Task objective:
Repeat each record word for word. Leave nothing out.

[Opening Raw data section]

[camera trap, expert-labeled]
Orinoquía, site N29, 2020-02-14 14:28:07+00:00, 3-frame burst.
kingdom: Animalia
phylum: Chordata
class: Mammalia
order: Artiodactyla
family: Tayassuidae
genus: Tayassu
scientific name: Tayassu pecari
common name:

[Closing Raw data section]

Answer section:
[camera trap, expert-labeled]
Orinoquía, site N29, 2020-02-14 14:28:07+00:00, 3-frame burst.
kingdom: Animalia
phylum: Chordata
class: Mammalia
order: Artiodactyla
family: Tayassuidae
genus: Tayassu
scientific name: Tayassu pecari
common name:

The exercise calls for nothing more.